Female boxers still fighting for respect

January 25, 2012

The middle-aged lady sitting next to me on the plane leaned over and confessed.

“I don’t think women should be boxing. It doesn’t seem right to me,” she said.

This was after I’d just told her I had spent the week in Sydney, N. S., covering the Canadian amateur boxing championships for my newspaper, where men and women were fighting.

It was a good thing she kept her voice down. In the seat behind her was Mandy Bujold, Kitchener’s seven-time national flyweight champion. Two rows up was fellow flyweight fighter Amanda Galle, sporting a black eye so gruesome it looked like it was added by a Hollywood makeup artist.

Try telling those women they shouldn’t be boxing.

Canada has some of the best amateur female boxers in the world, giving our northern country a dominance on the international scene normally reserved for hockey or curling. And yet so many of us, like the lady on the plane, think there’s something inherently uncomfortable about it.

Women have been boxing since early 18th century, and have encountered opposition nearly every step of the way. So many people still feel it’s just plain wrong – even if we don’t know exactly why we feel that way.

Despite often positive portrayals in pop culture and the media, women’s boxing still struggles for mainstream respect. After spending most of the last century banned in many countries, then finally winning the long, stubborn fight to be included in the Olympics for the first time, the debate switched to whether women should be required to wear miniskirts in the ring.

It was the International Amateur Boxing Association that proposed the idea, arguing that the women making history by boxing at the Olympics for the first time needed something to help them “stand out” from the men.

The idea, I guess, is that if we’re going to allow women to box, they should at least do it while wearing something we consider feminine. I suppose high heels were too impractical.

To their credit, most female boxers – who don’t see any difference between their sport and the male version – have laughed at the miniskirt suggestion.

“I won’t be wearing a miniskirt,” Ireland’s three-time world champion Katie Taylor told the BBC. “I don’t even wear miniskirts on a night out, so I definitely won’t be wearing miniskirts in the ring.”

Despite the progress the sport has made, made of us still have some pretty Victorian attitudes about women fighting, even with gloves, protective head gear and a referee to keep anyone from getting seriously hurt.

I heard from more than one cab driver in Sydney during the boxing championships that pretty girls shouldn’t fight because it might mark or scar their faces. I didn’t ask how they expected such a rule should be enforced.
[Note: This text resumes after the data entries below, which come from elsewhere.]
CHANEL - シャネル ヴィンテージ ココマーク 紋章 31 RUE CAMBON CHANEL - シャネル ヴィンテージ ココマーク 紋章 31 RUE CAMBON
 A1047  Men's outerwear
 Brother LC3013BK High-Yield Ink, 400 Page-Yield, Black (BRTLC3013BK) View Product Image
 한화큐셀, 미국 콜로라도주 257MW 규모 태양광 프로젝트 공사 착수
Attitudes like this, of course, exist the world over. In Afghanistan, it takes even more guts to be a woman and a boxer. Female boxers dreaming of fighting in the Olympics endure threats from the Taliban, who think the sight of a woman wearing boxing gloves is a sign of a degraded, immoral society.

It’s a safe bet most people who frown on women’s boxing have probably never seen a bout. At the amateur level, protective gear and keen referees make it more like fencing than fighting. There is no pummeling into unconsciousness, no knockouts that leave a fighter spread-eagle on the mat.

Many coaches even frown at the use of the word “fight,” preferring to call them “bouts.” Boxing, they say, is a sport. Fighting is what you do on a Saturday night after the bar.